Câmara não aceita veto a futuras homenagens a escravocratas e pessoas ligadas à ditadura

Iniciativa proposta pela vereadora Laiz Perrut (PT) foi considerada inconstitucional por parlamentares


Por Gabriel Magacho, estagiário sob supervisão da editora Fabíola Costa

24/11/2022 às 20h09

A Câmara Municipal de Juiz de Fora (CMJF) rejeitou, em sessão realizada nesta quinta-feira (24), um projeto de lei (PL) que pretendia vetar futuras homenagens municipais, como nomes de ruas e monumentos, a pessoas cuja trajetória esteja relacionada à escravidão ou aos períodos compreendidos por ditaduras antidemocráticas no Brasil. A matéria, idealizada pela vereadora Laiz Perrut (PT), foi vetada em votação nominal que julgava o parecer da Comissão de Legislação e Justiça, que julgou o PL como ilegal e inconstitucional, ainda que o próprio parecer da Diretoria Jurídica da Câmara indicasse a legalidade e a constitucionalidade, sugerindo apenas uma alteração em um dos dispositivos listados na iniciativa.

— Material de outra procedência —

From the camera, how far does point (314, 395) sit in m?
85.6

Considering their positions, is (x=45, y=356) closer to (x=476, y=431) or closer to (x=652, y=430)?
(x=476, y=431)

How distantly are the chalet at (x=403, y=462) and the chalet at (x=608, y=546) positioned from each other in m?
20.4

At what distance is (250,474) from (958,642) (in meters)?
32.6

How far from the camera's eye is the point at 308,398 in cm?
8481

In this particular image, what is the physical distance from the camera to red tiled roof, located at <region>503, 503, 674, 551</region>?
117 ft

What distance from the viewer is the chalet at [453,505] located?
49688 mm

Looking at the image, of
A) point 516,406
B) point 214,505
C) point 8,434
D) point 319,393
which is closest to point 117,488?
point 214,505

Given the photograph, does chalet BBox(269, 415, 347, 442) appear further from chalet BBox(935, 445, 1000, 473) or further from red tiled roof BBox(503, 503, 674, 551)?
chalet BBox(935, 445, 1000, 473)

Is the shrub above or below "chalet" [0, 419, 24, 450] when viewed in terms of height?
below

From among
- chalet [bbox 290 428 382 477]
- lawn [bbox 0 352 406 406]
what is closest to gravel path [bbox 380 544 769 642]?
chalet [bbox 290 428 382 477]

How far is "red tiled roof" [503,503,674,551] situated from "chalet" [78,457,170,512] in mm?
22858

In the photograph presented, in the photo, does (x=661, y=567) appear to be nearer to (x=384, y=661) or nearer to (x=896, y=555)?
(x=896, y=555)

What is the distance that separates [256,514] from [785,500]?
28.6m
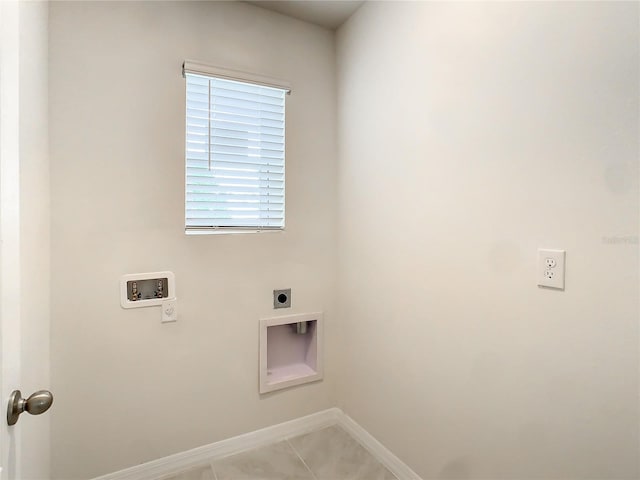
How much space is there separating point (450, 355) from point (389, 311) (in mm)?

Em seu parecer, o presidente da Comissão de Legislação e Justiça, vereador Luiz Otávio Coelho (Pardal – União), justificou que “impor as alterações determinadas (…) em decorrência da mudança de comportamento da sociedade, não nos parece o mais adequado, pois decorrem de atos jurídicos perfeitos já consolidados e finalizados”. Já para o vereador Vagner de Oliveira (PSB), que também foi acompanhado pelo outro membro do colegiado, vereador Nilton Militão (PSD), o projeto de lei poderia vir a criar “uma imposição ao Poder Executivo, desrespeitando o princípio constitucional de separação dos Poderes”.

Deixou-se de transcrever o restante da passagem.